= Fabian Ribeiro =

South African doctor and activist

Fabian Defu Ribeiro SCOB (29 June 1933 – 1 December 1986) was a South African doctor and anti-apartheid activist who, along with his wife Florence, was assassinated by South African government forces.

Ribeiro studied at the University of Fort Hare and the University of Natal, and in 1961 opened a surgery practice in Mamelodi, where he worked until his death. He had initially considered the Roman Catholic priesthood but changed his mind, while remaining a devoted practising Catholic. During the 1970’s he recorded evidence of police brutality by taking pictures of victims who came to him for treatment. In 1980 he was imprisoned for a few months on charges of treason, but was successfully defended by George Bizos.

On 1 December 1986, the Ribeiros were gunned down at the kitchen door of their house. The Truth and Reconciliation Commission found that they were killed by a joint operation by South African Special Forces and the Northern Transvaal Security Branch.

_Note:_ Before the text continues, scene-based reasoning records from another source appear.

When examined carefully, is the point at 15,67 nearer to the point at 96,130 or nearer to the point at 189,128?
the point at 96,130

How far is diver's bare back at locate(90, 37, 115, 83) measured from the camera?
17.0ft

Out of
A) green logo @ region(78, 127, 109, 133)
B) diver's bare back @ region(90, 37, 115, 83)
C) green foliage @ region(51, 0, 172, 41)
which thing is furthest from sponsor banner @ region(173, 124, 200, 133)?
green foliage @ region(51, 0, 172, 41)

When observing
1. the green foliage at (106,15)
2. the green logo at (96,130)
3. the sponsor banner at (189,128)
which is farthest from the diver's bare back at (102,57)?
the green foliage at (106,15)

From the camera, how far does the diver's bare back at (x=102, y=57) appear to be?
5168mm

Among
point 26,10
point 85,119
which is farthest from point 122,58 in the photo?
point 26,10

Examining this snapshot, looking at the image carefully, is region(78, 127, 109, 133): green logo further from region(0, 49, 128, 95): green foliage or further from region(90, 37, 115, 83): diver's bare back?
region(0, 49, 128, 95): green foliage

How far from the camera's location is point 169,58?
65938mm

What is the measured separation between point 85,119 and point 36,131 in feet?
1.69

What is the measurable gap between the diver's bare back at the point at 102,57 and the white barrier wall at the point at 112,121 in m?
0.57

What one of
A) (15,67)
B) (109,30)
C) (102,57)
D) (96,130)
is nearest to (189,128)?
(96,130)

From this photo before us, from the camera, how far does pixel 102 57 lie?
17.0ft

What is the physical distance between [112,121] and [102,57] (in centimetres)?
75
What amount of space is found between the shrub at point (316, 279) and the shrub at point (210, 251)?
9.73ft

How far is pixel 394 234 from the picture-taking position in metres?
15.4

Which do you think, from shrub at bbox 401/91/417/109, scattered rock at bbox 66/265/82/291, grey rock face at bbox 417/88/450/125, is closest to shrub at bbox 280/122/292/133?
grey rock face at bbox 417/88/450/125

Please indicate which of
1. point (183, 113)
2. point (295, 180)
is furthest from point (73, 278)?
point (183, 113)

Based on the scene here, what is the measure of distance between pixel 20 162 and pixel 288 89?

Applicants for amnesty claimed that "the Ribeiros were targeted because Dr Ribeiro provided medical assistance to people injured in security force action and allegedly provided financial assistance to those wishing to leave the country," but were "unable to provide one specific case of support".

In 2004, Ribeiro was awarded the Order of the Baobab in Gold for "dedicating his life to serve the oppressed and for his outstanding contribution to the struggle for an equal, just and democratic society."